[[ Data to use, beginning ]]
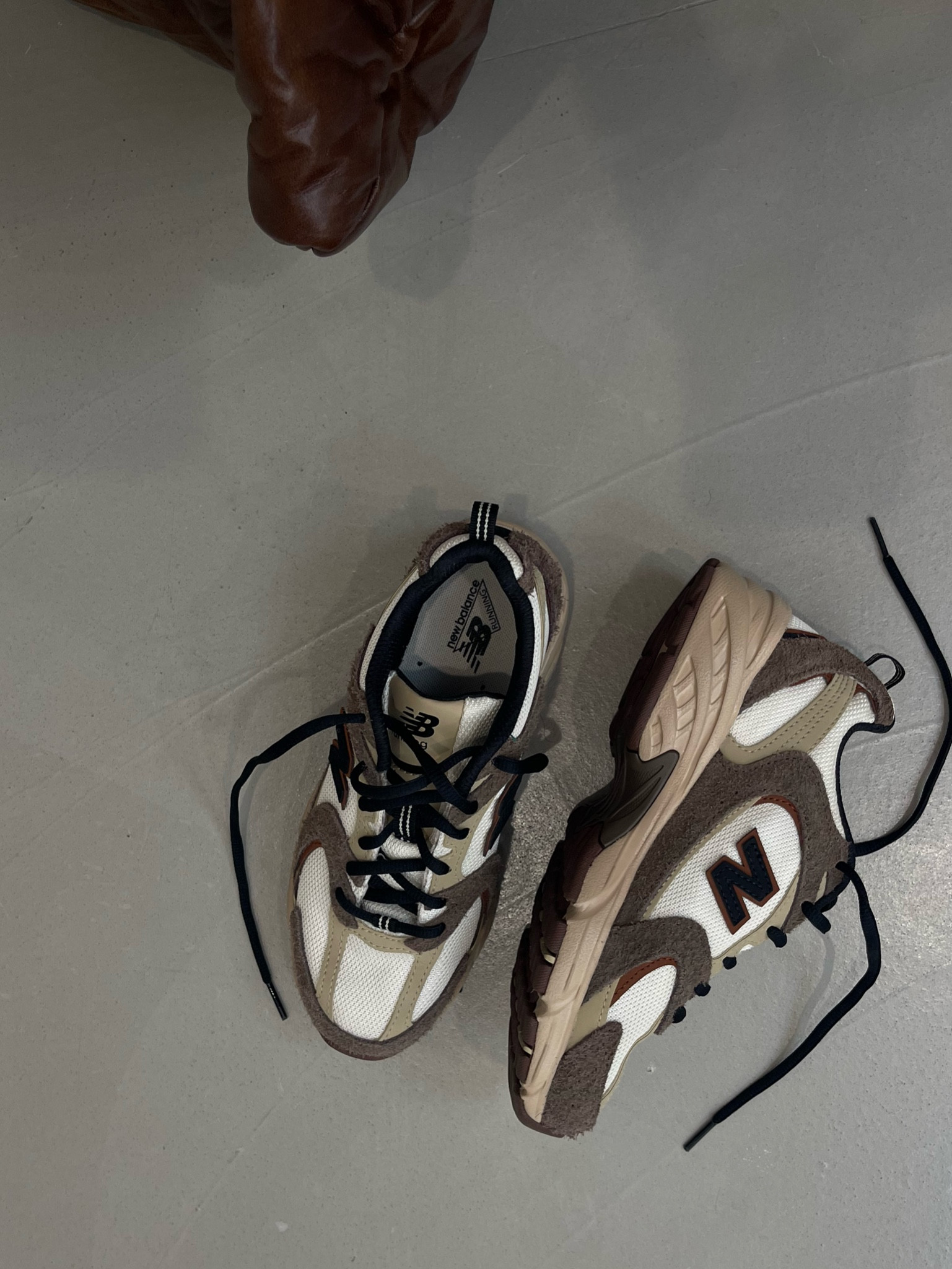 Favorite sneakers rn🤎

#LTKStyleTip #LTKFindsUnder100 #LTKShoeCrush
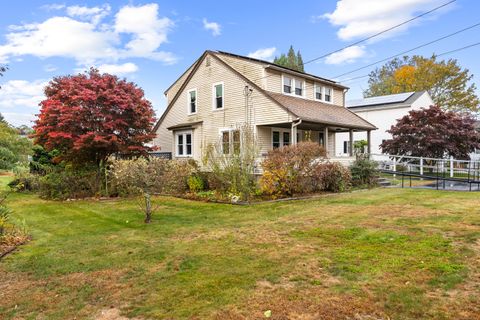 Tiny photo for 625 Vauxhall Street Extensio, Waterford, CT 06385 (MLS # 24134965)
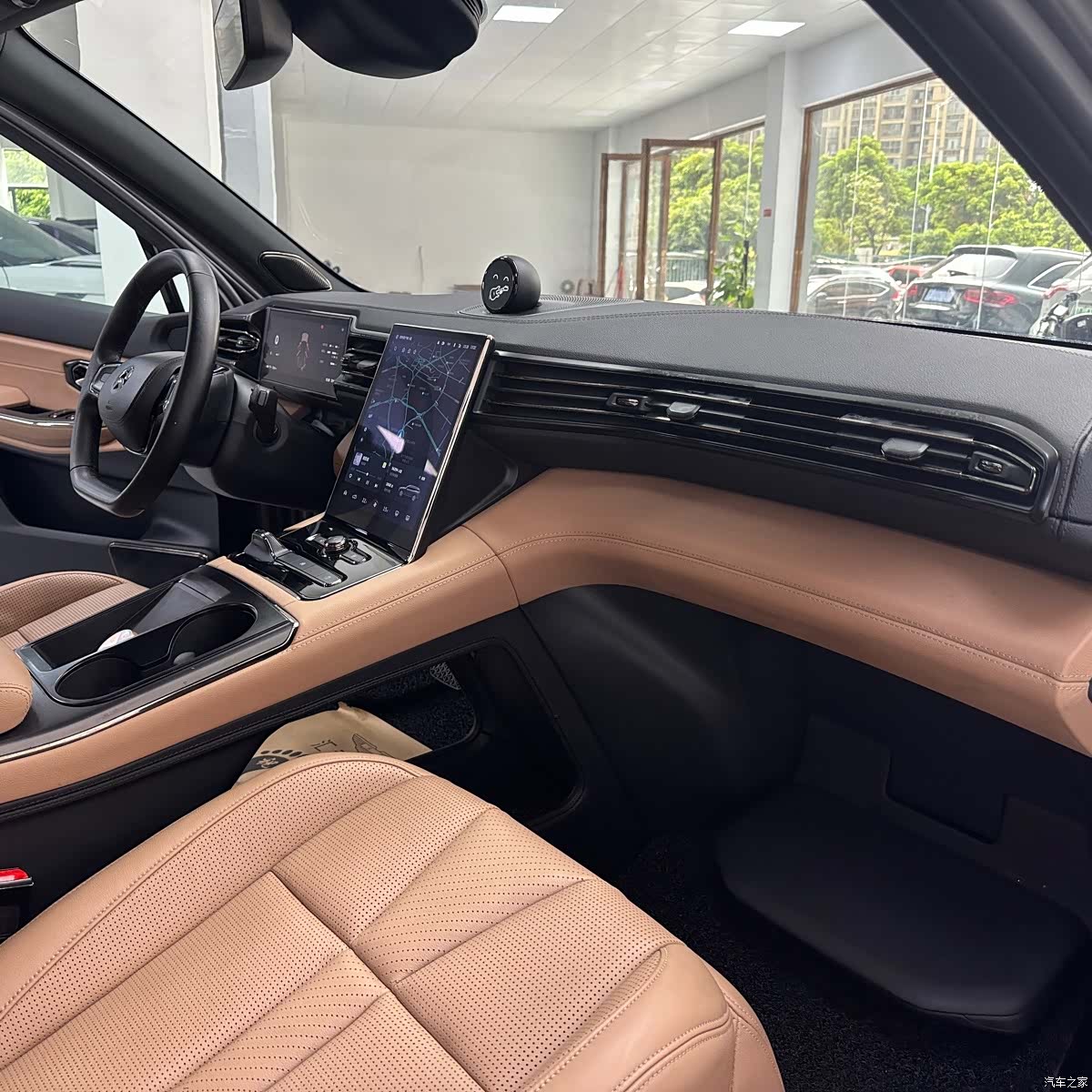 NIO ES8, 2021 20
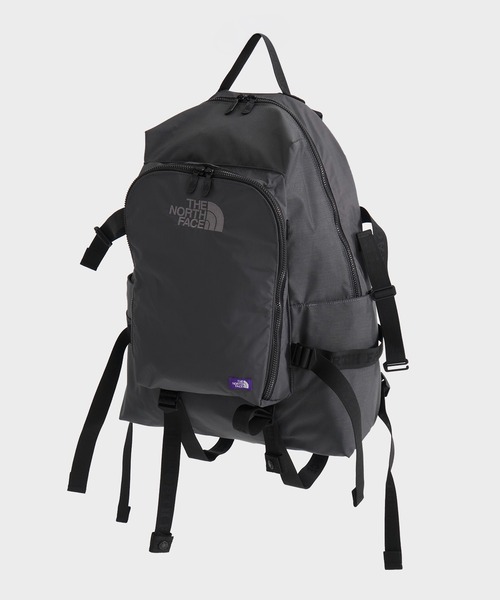 THE NORTH FACE PURPLE LABEL/ザノースフェイス】CORDURA Nylon Day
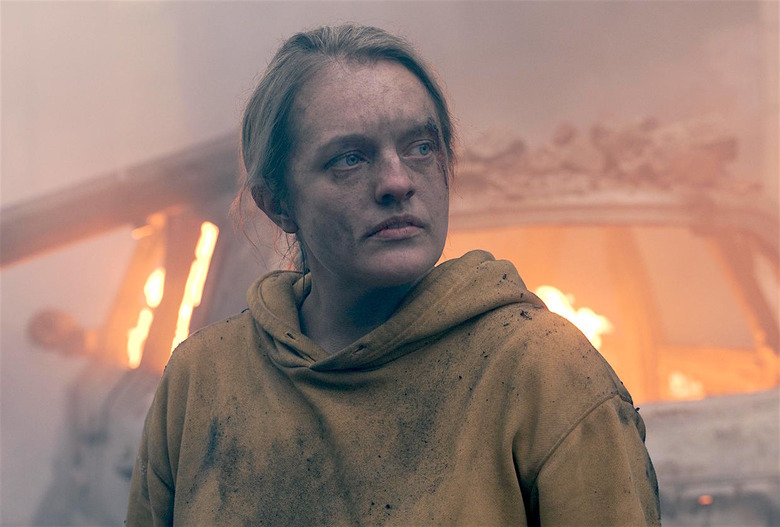 The Handmaid's Tale Season 4 Episode 6 June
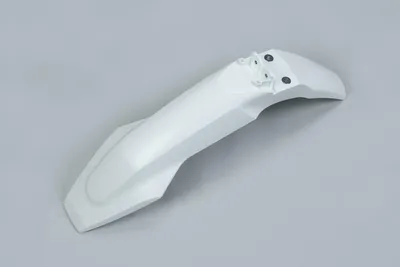Produktbild von Für Husqvarna Tc 85 18-19 Frontflügel Weiss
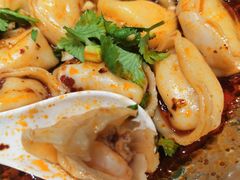 -喜家德虾仁水饺(浦东山姆店)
[[ Data to use, end ]]
→ Instructions to follow:
Exact duplicates of all the entries are required, and no image may appear in them.

→ Task output:
 Favorite sneakers rn🤎

#LTKStyleTip #LTKFindsUnder100 #LTKShoeCrush
 Tiny photo for 625 Vauxhall Street Extensio, Waterford, CT 06385 (MLS # 24134965)
 NIO ES8, 2021 20
 THE NORTH FACE PURPLE LABEL/ザノースフェイス】CORDURA Nylon Day
 The Handmaid's Tale Season 4 Episode 6 June
Produktbild von Für Husqvarna Tc 85 18-19 Frontflügel Weiss
 -喜家德虾仁水饺(浦东山姆店)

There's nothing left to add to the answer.